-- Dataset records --
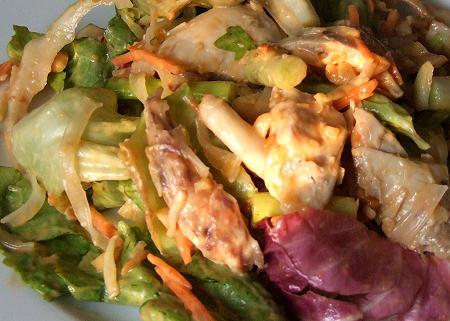 Asiasalat mit Hühnchenfleisch, Glasnudeln und Erdnuss-Chili-Dressing
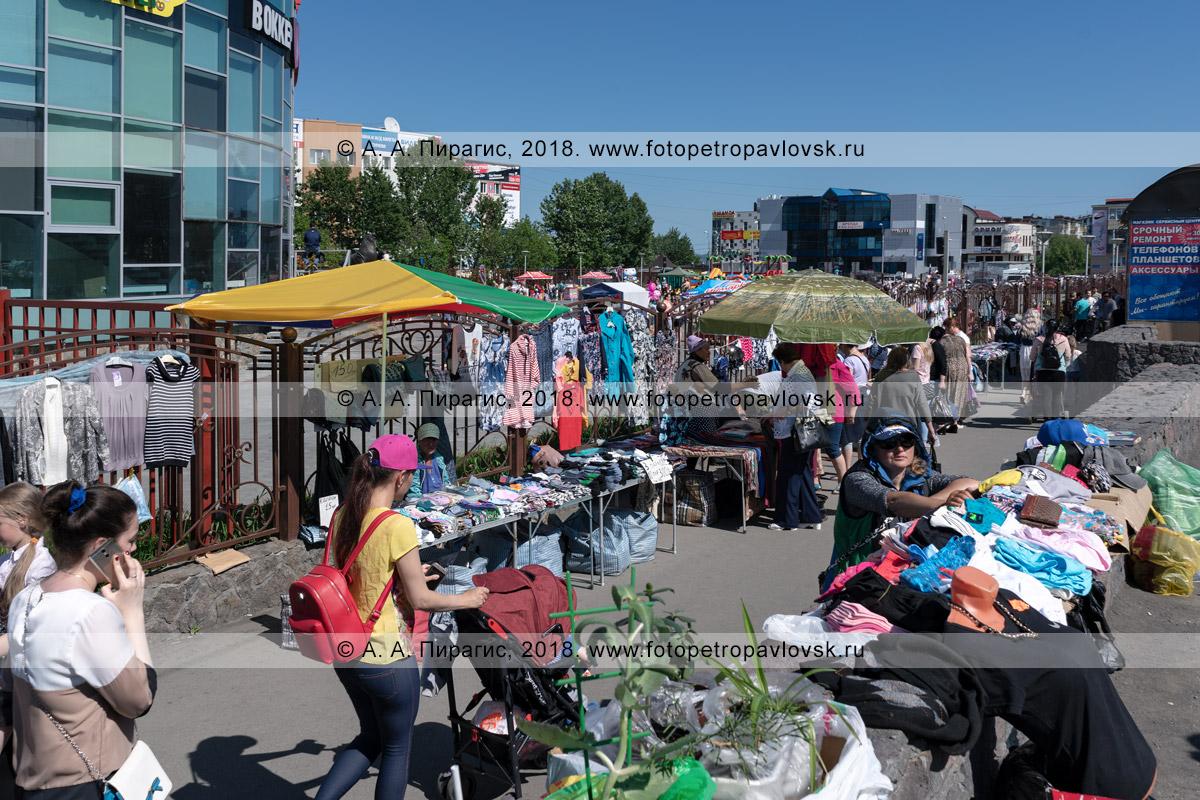 Фотография: осуществление торговой деятельности, оказание услуг вне специально отведенных для этого местах: тротуаре, пешеходной дорожке, автобусной остановке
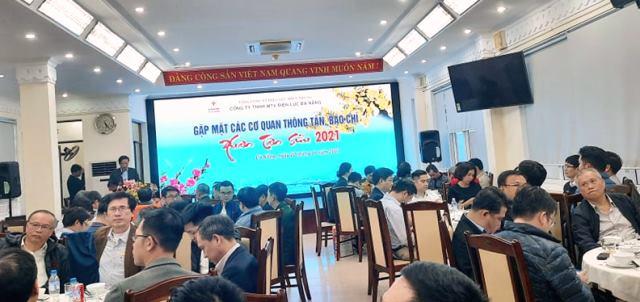 Ông Lê Hồng Cương, CT - TGĐ PC Đà Nẵng phát biểu tóm tắt 1 năm hoạt động của đơn vị, đồng thời gửi lời cám ơn đến các Nhà báo, BTV, PV các cơ quan thông tấn, báo chí đã luôn đồng hành, chia sẻ với PC Đà Nẵng trong năm qua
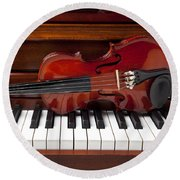 Violin On Piano Round Beach Towel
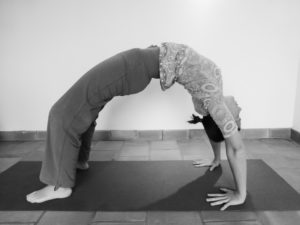 Comment faire le pont en yoga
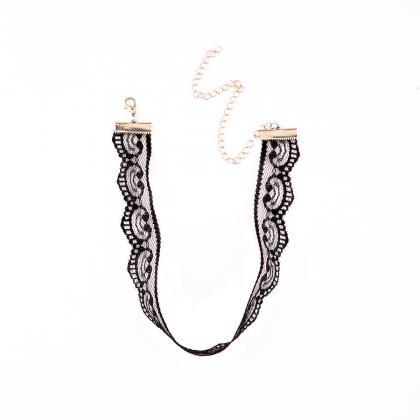 Leisure Art Style Joker Lace Neckla..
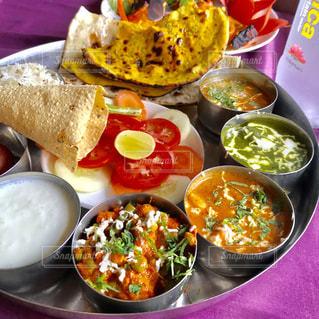 テーブルの上に食べ物の種類で満たされたボウルの写真・画像素材[1340305]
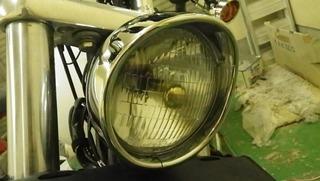 ハーレーのバイザースタイルヘッドライトトリムリング装着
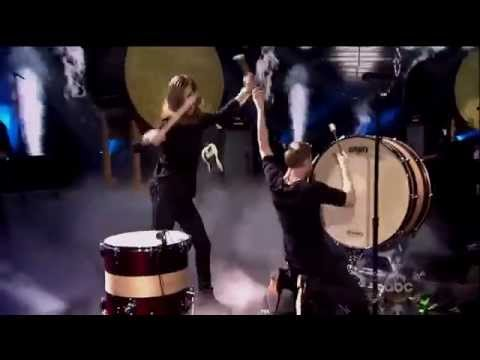 Imagine Dragons - Radioactive Drum Solo - Guitar Solo Live at AMA American Music Awards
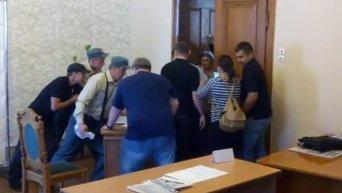 Активисты прорываются в горсовет Львова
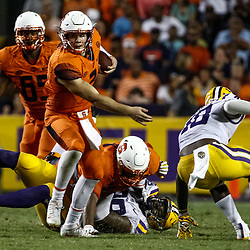 Sep 23, 2017; Baton Rouge, LA, USA; Syracuse Orange quarterback Eric Dungey (2) runs against the LSU Tigers during the fourth quarter of a game at Tiger Stadium. LSU defeated Syracuse 35-26. Mandatory Credit: Derick E. Hingle-USA TODAY Sports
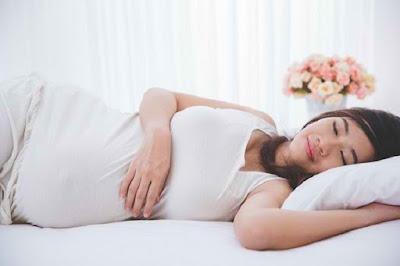 Posisi Tidur Yang Baik Untuk Ibu Hamil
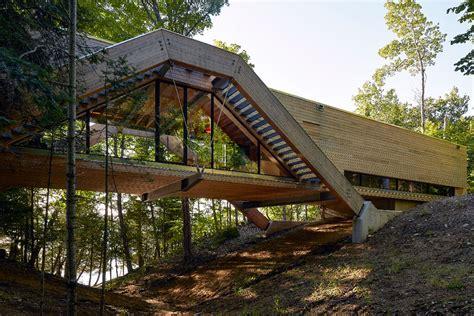 Bridge House Home Across A by La Casa Puente De Llama Design Cosas Pe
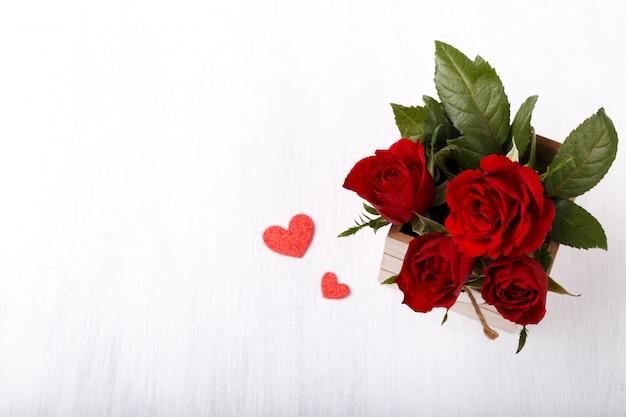 赤いバラとハート
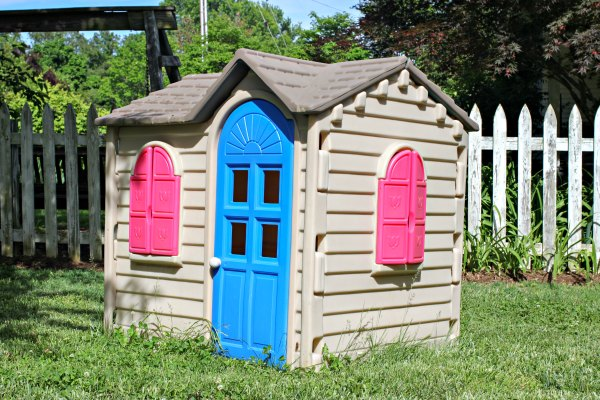 Little Tikes House before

-- EXERCISE DETAILS --
Images stay out, but the rest of the records must be retyped exactly.

-- TASK OUTPUT --
 Asiasalat mit Hühnchenfleisch, Glasnudeln und Erdnuss-Chili-Dressing
 Фотография: осуществление торговой деятельности, оказание услуг вне специально отведенных для этого местах: тротуаре, пешеходной дорожке, автобусной остановке
 Ông Lê Hồng Cương, CT - TGĐ PC Đà Nẵng phát biểu tóm tắt 1 năm hoạt động của đơn vị, đồng thời gửi lời cám ơn đến các Nhà báo, BTV, PV các cơ quan thông tấn, báo chí đã luôn đồng hành, chia sẻ với PC Đà Nẵng trong năm qua
 Violin On Piano Round Beach Towel
 Comment faire le pont en yoga
 Leisure Art Style Joker Lace Neckla..
 テーブルの上に食べ物の種類で満たされたボウルの写真・画像素材[1340305]
 ハーレーのバイザースタイルヘッドライトトリムリング装着
 Imagine Dragons - Radioactive Drum Solo - Guitar Solo Live at AMA American Music Awards
 Активисты прорываются в горсовет Львова
 Sep 23, 2017; Baton Rouge, LA, USA; Syracuse Orange quarterback Eric Dungey (2) runs against the LSU Tigers during the fourth quarter of a game at Tiger Stadium. LSU defeated Syracuse 35-26. Mandatory Credit: Derick E. Hingle-USA TODAY Sports
 Posisi Tidur Yang Baik Untuk Ibu Hamil
 Bridge House Home Across A by La Casa Puente De Llama Design Cosas Pe
 赤いバラとハート
 Little Tikes House before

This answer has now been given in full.